Without leaving out a single line, copy the records exactly.

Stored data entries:
· · · · · · ·

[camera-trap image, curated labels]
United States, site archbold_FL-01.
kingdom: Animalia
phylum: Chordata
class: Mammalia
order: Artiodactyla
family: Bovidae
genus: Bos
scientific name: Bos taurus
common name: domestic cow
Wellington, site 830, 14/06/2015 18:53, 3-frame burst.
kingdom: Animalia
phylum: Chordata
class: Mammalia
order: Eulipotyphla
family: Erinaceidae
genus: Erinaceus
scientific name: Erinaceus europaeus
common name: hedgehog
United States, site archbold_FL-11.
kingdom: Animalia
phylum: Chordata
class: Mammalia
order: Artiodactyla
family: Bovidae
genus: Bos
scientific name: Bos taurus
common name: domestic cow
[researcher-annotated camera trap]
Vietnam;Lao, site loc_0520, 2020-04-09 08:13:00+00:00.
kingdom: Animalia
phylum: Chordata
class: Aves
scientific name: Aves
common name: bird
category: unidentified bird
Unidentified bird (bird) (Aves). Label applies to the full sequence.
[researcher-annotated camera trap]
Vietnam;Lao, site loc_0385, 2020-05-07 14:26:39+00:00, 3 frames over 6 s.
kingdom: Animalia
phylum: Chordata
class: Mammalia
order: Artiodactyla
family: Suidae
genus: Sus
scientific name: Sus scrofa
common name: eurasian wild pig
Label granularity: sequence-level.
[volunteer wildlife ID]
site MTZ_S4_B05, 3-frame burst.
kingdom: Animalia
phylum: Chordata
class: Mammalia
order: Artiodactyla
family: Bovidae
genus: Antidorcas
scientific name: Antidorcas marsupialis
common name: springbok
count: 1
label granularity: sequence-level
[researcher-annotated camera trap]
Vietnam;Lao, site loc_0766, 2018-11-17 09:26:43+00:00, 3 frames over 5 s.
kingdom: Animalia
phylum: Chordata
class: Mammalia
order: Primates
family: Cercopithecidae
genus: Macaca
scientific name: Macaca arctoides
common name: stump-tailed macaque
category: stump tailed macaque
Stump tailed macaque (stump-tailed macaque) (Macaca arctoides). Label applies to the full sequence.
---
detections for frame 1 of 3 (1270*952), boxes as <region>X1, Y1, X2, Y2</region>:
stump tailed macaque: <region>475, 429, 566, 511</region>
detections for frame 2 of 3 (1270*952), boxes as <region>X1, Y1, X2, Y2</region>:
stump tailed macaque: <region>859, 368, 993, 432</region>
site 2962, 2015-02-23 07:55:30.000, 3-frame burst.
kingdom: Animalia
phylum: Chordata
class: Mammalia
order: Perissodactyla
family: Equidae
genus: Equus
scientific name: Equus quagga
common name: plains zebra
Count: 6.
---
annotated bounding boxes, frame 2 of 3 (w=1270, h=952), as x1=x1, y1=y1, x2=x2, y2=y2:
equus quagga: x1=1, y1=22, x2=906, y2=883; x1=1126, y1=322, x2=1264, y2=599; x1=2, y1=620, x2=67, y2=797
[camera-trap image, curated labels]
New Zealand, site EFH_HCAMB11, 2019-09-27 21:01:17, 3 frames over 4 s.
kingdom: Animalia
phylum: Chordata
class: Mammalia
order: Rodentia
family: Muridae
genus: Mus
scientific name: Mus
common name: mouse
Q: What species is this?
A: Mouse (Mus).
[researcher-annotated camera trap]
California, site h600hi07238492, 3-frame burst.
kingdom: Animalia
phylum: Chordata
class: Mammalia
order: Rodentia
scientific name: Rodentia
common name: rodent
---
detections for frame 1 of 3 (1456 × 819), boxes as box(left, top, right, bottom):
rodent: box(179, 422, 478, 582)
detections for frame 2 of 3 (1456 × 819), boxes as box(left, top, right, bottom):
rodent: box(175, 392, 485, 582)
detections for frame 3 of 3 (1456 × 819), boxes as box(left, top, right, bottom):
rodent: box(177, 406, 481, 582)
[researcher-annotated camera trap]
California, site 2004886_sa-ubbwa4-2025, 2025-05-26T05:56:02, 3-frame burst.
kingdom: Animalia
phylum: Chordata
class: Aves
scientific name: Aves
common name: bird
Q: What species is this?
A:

· · · · · · ·

Result below »
[camera-trap image, curated labels]
United States, site archbold_FL-01.
kingdom: Animalia
phylum: Chordata
class: Mammalia
order: Artiodactyla
family: Bovidae
genus: Bos
scientific name: Bos taurus
common name: domestic cow
Wellington, site 830, 14/06/2015 18:53, 3-frame burst.
kingdom: Animalia
phylum: Chordata
class: Mammalia
order: Eulipotyphla
family: Erinaceidae
genus: Erinaceus
scientific name: Erinaceus europaeus
common name: hedgehog
United States, site archbold_FL-11.
kingdom: Animalia
phylum: Chordata
class: Mammalia
order: Artiodactyla
family: Bovidae
genus: Bos
scientific name: Bos taurus
common name: domestic cow
[researcher-annotated camera trap]
Vietnam;Lao, site loc_0520, 2020-04-09 08:13:00+00:00.
kingdom: Animalia
phylum: Chordata
class: Aves
scientific name: Aves
common name: bird
category: unidentified bird
Unidentified bird (bird) (Aves). Label applies to the full sequence.
[researcher-annotated camera trap]
Vietnam;Lao, site loc_0385, 2020-05-07 14:26:39+00:00, 3 frames over 6 s.
kingdom: Animalia
phylum: Chordata
class: Mammalia
order: Artiodactyla
family: Suidae
genus: Sus
scientific name: Sus scrofa
common name: eurasian wild pig
Label granularity: sequence-level.
[volunteer wildlife ID]
site MTZ_S4_B05, 3-frame burst.
kingdom: Animalia
phylum: Chordata
class: Mammalia
order: Artiodactyla
family: Bovidae
genus: Antidorcas
scientific name: Antidorcas marsupialis
common name: springbok
count: 1
label granularity: sequence-level
[researcher-annotated camera trap]
Vietnam;Lao, site loc_0766, 2018-11-17 09:26:43+00:00, 3 frames over 5 s.
kingdom: Animalia
phylum: Chordata
class: Mammalia
order: Primates
family: Cercopithecidae
genus: Macaca
scientific name: Macaca arctoides
common name: stump-tailed macaque
category: stump tailed macaque
Stump tailed macaque (stump-tailed macaque) (Macaca arctoides). Label applies to the full sequence.
---
detections for frame 1 of 3 (1270*952), boxes as <region>X1, Y1, X2, Y2</region>:
stump tailed macaque: <region>475, 429, 566, 511</region>
detections for frame 2 of 3 (1270*952), boxes as <region>X1, Y1, X2, Y2</region>:
stump tailed macaque: <region>859, 368, 993, 432</region>
site 2962, 2015-02-23 07:55:30.000, 3-frame burst.
kingdom: Animalia
phylum: Chordata
class: Mammalia
order: Perissodactyla
family: Equidae
genus: Equus
scientific name: Equus quagga
common name: plains zebra
Count: 6.
---
annotated bounding boxes, frame 2 of 3 (w=1270, h=952), as x1=x1, y1=y1, x2=x2, y2=y2:
equus quagga: x1=1, y1=22, x2=906, y2=883; x1=1126, y1=322, x2=1264, y2=599; x1=2, y1=620, x2=67, y2=797
[camera-trap image, curated labels]
New Zealand, site EFH_HCAMB11, 2019-09-27 21:01:17, 3 frames over 4 s.
kingdom: Animalia
phylum: Chordata
class: Mammalia
order: Rodentia
family: Muridae
genus: Mus
scientific name: Mus
common name: mouse
Q: What species is this?
A: Mouse (Mus).
[researcher-annotated camera trap]
California, site h600hi07238492, 3-frame burst.
kingdom: Animalia
phylum: Chordata
class: Mammalia
order: Rodentia
scientific name: Rodentia
common name: rodent
---
detections for frame 1 of 3 (1456 × 819), boxes as box(left, top, right, bottom):
rodent: box(179, 422, 478, 582)
detections for frame 2 of 3 (1456 × 819), boxes as box(left, top, right, bottom):
rodent: box(175, 392, 485, 582)
detections for frame 3 of 3 (1456 × 819), boxes as box(left, top, right, bottom):
rodent: box(177, 406, 481, 582)
[researcher-annotated camera trap]
California, site 2004886_sa-ubbwa4-2025, 2025-05-26T05:56:02, 3-frame burst.
kingdom: Animalia
phylum: Chordata
class: Aves
scientific name: Aves
common name: bird
Q: What species is this?
A:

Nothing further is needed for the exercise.